A fascinating research paper from Google and Stanford has used ChatGPT to create human-like characters living in a contained world called Smallville, resembling a video game. These generative agents have preloaded personas and follow routines like waking up, interacting with each other, and attending parties.
Can you imagine a world where you can interact with virtual characters that behave just like real humans? These agents have personalities, preferences, skills, and goals, and can remember past experiences and reflect on current situations. They perform various actions and react to events, making the experience of interacting with them more realistic and engaging. Some even developed careers and political interests, such as Sam who decided to run for mayor after being involved in local politics.
To demonstrate the potential of generative agents, the researchers created an interactive sandbox environment inspired by The Sims, a popular life simulation video game. The environment features 25 agents with different personalities, preferences, skills, and goals, allowing users to interact with them using natural language. These agents can influence each other and their surroundings, leading to dynamic and evolving scenarios.
Generative agents use an architecture that extends a large language model (LLM) to store a complete record of the agent's experiences using natural language. The architecture consists of three main components: observation, planning, and reflection. These components work together to enable generative agents to generate realistic and consistent behaviors that reflect their personality, preferences, skills, and goals. Users can ask generative agents questions or initiate conversations, and the agents can respond based on their observations, plans, or reflections.

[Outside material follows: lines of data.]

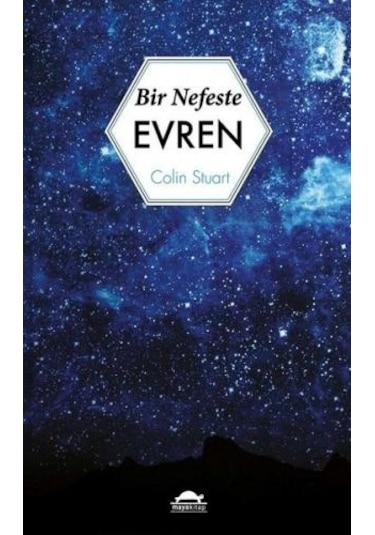 Bir Nefeste Evren  - Colin Stuart  - Maya Kitap
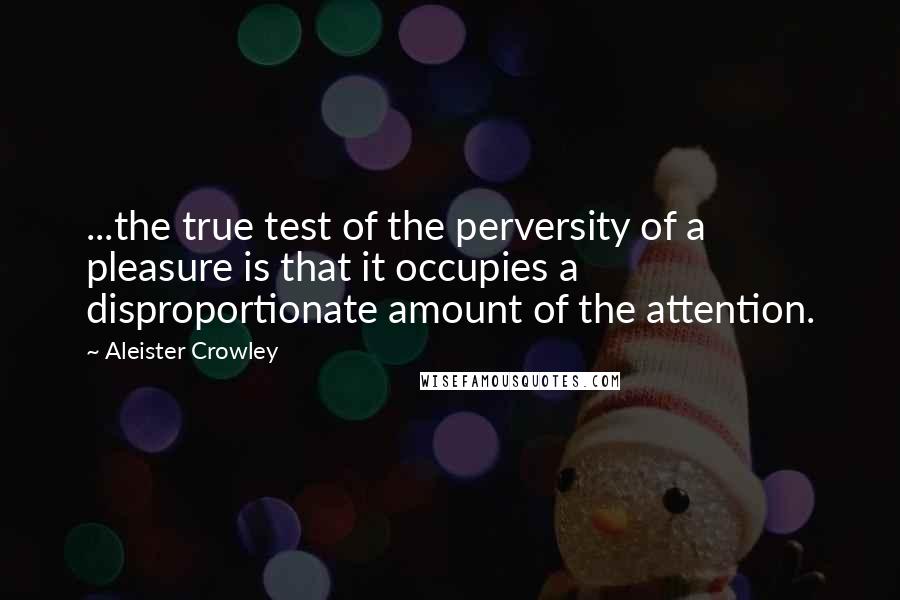 Aleister Crowley quotes: ...the true test of the perversity of a pleasure is that it occupies a disproportionate amount of the attention.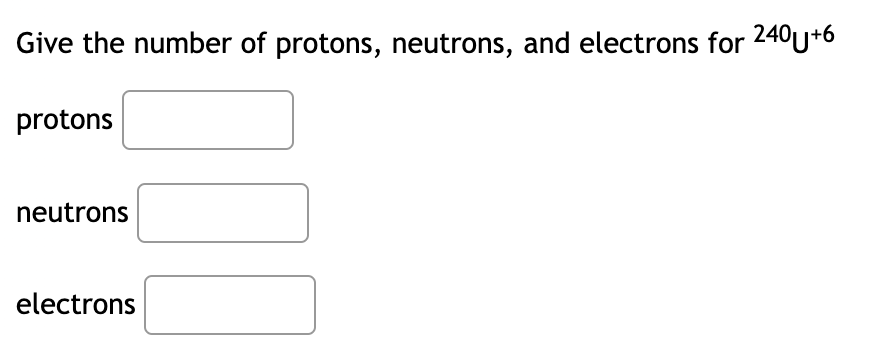 Give the number of protons, neutrons, and electrons for 240u+6
protons
neutrons
electrons
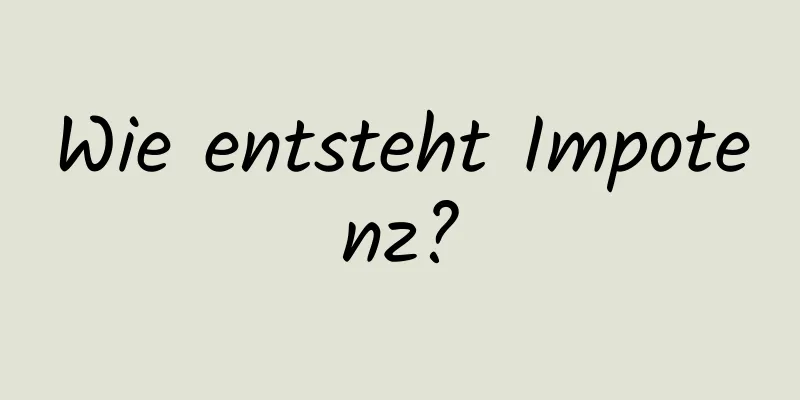 Wie entsteht Impotenz?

An evaluation study showed that generative agents were rated higher than scripted and random agents on all aspects of believability. They were also rated higher than human actors on coherence and consistency. Generative agents have many potential applications in various domains, including entertainment, education, and research. However, there are still limitations and challenges that need to be addressed, such as errors or inconsistencies and ethical or social issues.
Generative agents are a promising direction for future research and development. By fusing large language models with computational interactive agents, this work introduces architectural and interaction patterns for enabling believable simulations of human behavior.